FLT3,   General AML

Sorafenib as a maintenance agent after allogenic HSCT for FLT3 mutated AML

Fms-Like Tyrosine Kinase 3 (FLT3) positive Acute Myeloid Leukemia (AML) is associated with poor prognosis in patients. Sorafenib, a multi-target tyrosine kinase inhibitor, has shown encouraging results in FLT3 mutated patients, however its role after allogenic Hematopoietic Stem Cell Transplantation (HSCT) is not very clear.

Giorgia Battipaglia from Hôpital Saint-Antoine, Paris, France and colleagues retrospectively studied the outcomes of FLT3 mutated AML patients who received sorafenib after HSCT as a maintenance therapy. The results of the study were published in Cancer.

In total, twenty-seven FLT3 positive AML patients (median age = 46 years) undergoing HSCT received sorafenib maintenance after HSCT at three hematologic departments including Hôpital Saint-Antoine, University of Beirut and King Faisal Specialist Hospital and Research Center.

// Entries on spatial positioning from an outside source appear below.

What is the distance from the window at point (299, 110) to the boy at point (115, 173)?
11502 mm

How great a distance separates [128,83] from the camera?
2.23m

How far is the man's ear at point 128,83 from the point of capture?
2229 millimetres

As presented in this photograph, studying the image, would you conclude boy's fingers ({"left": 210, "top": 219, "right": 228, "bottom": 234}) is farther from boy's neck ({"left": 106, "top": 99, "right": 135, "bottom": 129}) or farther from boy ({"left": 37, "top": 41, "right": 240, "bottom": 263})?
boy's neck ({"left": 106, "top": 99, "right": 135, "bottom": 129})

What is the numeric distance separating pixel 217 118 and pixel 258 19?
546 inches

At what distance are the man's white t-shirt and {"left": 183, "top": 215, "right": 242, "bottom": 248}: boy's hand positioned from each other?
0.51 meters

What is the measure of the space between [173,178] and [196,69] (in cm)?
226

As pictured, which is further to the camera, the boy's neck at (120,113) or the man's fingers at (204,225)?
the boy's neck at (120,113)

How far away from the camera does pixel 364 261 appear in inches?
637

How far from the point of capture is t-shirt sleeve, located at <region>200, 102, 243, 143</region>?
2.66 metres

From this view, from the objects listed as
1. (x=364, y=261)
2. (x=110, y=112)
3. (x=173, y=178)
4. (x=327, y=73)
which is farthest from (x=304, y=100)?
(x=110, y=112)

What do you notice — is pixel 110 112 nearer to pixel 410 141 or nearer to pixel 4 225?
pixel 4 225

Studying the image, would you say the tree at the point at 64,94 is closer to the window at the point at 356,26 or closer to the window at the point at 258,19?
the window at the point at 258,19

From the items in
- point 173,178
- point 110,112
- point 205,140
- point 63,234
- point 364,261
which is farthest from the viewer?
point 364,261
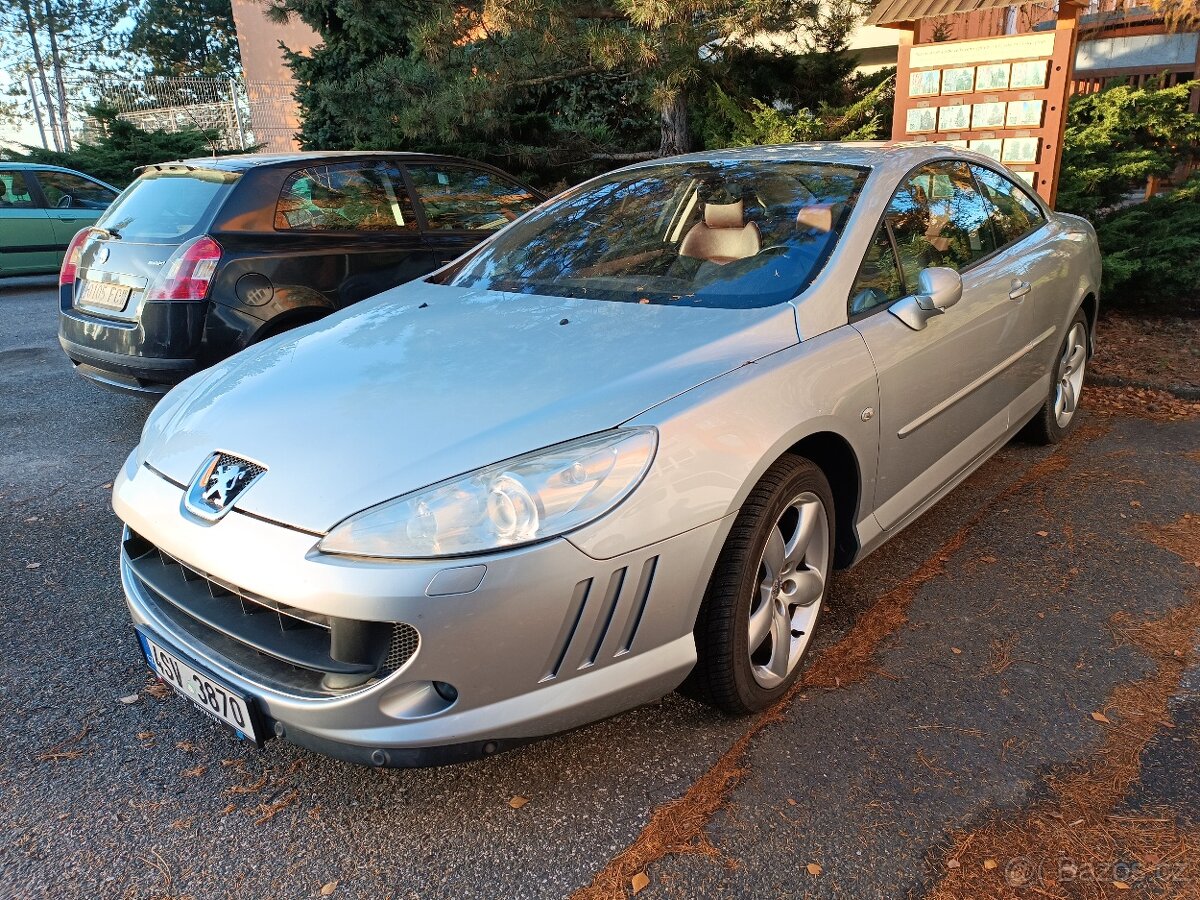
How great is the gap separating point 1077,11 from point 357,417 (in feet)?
19.2

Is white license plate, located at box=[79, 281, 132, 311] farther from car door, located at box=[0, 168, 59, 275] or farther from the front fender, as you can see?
car door, located at box=[0, 168, 59, 275]

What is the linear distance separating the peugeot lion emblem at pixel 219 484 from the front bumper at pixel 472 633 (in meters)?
0.04

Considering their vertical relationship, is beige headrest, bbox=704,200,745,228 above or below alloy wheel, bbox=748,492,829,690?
above

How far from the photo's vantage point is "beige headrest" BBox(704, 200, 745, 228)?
3.12 metres

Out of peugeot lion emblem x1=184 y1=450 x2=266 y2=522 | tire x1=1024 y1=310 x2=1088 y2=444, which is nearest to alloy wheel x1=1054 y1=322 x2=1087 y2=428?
tire x1=1024 y1=310 x2=1088 y2=444

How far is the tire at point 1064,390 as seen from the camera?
14.5 feet

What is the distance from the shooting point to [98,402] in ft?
19.2

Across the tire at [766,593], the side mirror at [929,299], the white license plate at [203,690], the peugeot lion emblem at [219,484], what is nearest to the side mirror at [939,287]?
the side mirror at [929,299]

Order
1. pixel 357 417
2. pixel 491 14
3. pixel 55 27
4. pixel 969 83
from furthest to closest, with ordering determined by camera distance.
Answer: pixel 55 27
pixel 491 14
pixel 969 83
pixel 357 417

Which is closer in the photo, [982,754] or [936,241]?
[982,754]

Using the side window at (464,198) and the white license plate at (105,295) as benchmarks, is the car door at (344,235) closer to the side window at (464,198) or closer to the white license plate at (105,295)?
the side window at (464,198)

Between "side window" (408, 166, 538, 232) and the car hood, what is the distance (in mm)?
2866

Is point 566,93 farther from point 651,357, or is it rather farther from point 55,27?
point 55,27

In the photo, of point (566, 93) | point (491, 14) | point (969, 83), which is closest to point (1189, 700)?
point (969, 83)
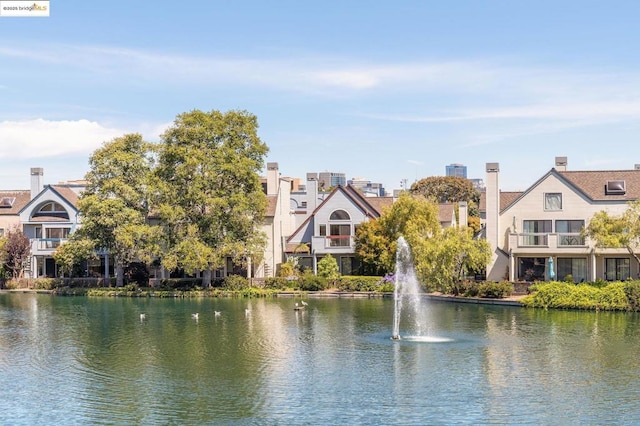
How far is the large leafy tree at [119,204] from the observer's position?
69.6 m

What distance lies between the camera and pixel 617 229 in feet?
186

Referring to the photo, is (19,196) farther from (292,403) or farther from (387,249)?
(292,403)

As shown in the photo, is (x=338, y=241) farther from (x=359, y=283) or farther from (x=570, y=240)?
(x=570, y=240)

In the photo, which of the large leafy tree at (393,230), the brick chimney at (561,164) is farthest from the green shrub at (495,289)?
the brick chimney at (561,164)

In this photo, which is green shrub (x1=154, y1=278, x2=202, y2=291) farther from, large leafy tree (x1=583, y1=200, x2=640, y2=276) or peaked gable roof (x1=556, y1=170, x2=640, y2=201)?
large leafy tree (x1=583, y1=200, x2=640, y2=276)

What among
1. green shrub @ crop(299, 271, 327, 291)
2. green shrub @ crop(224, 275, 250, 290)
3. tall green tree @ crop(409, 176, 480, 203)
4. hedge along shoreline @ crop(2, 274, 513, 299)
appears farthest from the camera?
tall green tree @ crop(409, 176, 480, 203)

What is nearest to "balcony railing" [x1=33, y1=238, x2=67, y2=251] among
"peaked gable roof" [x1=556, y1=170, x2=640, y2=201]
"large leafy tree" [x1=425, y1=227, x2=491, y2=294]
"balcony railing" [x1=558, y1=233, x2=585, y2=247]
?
"large leafy tree" [x1=425, y1=227, x2=491, y2=294]

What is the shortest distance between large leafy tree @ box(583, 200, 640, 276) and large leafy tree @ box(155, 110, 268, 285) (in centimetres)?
2718

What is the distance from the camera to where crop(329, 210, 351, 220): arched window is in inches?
2906

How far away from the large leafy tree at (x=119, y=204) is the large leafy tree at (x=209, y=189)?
7.50 ft

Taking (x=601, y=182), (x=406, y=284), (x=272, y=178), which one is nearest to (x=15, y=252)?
(x=272, y=178)

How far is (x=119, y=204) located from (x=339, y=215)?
19478 mm

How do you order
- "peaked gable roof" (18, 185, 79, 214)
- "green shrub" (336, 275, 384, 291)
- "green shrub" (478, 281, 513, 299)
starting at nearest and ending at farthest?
1. "green shrub" (478, 281, 513, 299)
2. "green shrub" (336, 275, 384, 291)
3. "peaked gable roof" (18, 185, 79, 214)

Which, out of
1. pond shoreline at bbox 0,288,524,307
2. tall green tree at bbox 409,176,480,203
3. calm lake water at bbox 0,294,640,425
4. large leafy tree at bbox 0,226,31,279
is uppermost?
tall green tree at bbox 409,176,480,203
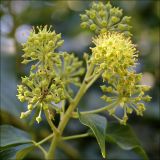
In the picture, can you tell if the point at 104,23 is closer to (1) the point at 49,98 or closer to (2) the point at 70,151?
(1) the point at 49,98

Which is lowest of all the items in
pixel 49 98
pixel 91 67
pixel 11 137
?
pixel 11 137

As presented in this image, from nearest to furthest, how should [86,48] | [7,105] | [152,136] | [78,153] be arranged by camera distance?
[7,105]
[78,153]
[152,136]
[86,48]

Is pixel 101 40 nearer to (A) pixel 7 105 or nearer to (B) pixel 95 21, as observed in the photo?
(B) pixel 95 21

The key results of the study were:
  • Grade 1–2 toxicities occurred in eleven patients which were reversible
  • Dose reduction and drug withdrawal due to toxicity occurred in four patients respectively
  • Chronic Graft versus Host Disease (GvHD) occurred in thirteen patients (limited [n = 9) and extensive [n = 4])
  • 1-year Progression Free Survival (PFS) and Overall survival in all patients were 92%±5% and 92%±6% respectively

Overall, the authors concluded that sorafenib maintenance after HSCT was “feasible and highly effective with an acceptable toxicity profile” in patients with FLT3 positive AML.

Abstract

BACKGROUND: Sorafenib has shown encouraging results in patients with Fms-like tyrosine kinase 3 (FLT3)-positive acute myeloid leukemia. Its role after allogeneic stem cell transplantation (HSCT) has been reported in a few cases with encouraging results.

METHODS: The authors describe the use of sorafenib as a maintenance agent after HSCT in 27 patients with FLT3-positive acute myeloid leukemia.

RESULTS: The median age of the patients was 46 years (range, 15-57 years). Sorafenib was introduced at a median of 70 days (range, 29-337 days) after HSCT. The median treatment duration was 8.4 months (range, 0.2-46 months). Eleven patients experienced treatment toxicities, mainly of grade 1 to 2 (graded according to the National Cancer Institute Common Toxicity Criteria [version 4.0]). Dose reduction or withdrawal was required in 4 patients and 4 patients, respectively. The persistence of toxicity prompted treatment withdrawal in 1 patient. Clinical improvement followed dose modifications. Thirteen patients experienced chronic graft-versus-host disease (limited in 9 patients and extensive in 4 patients), resulting in dose reduction in 5 patients followed by withdrawal in 1 of these individuals. At a median follow-up of 18 months (range, 4-48 months), 25 patients were alive (all of whom were in complete molecular remission) and 18 were still receiving treatment, with 1-year overall survival and progression-free survival rates of 92% ± 6% and 92% ± 5%, respectively.

CONCLUSIONS: Sorafenib treatment after HSCT appears to be feasible and highly effective with dose individualization according to patient tolerability. Further analysis is needed to evaluate the immunomodulating role of sorafenib after HSCT. The data from the current support prospective controlled trials of sorafenib after HSCT.

References
  1. Battipaglia G. et al. Efficacy and feasibility of sorafenib as a maintenance agent after allogeneic hematopoietic stem cell transplantation for Fms-like tyrosine kinase 3-mutated acute myeloid leukemia. Cancer. 2017 Apr 7. DOI: 10.1002/cncr.30680.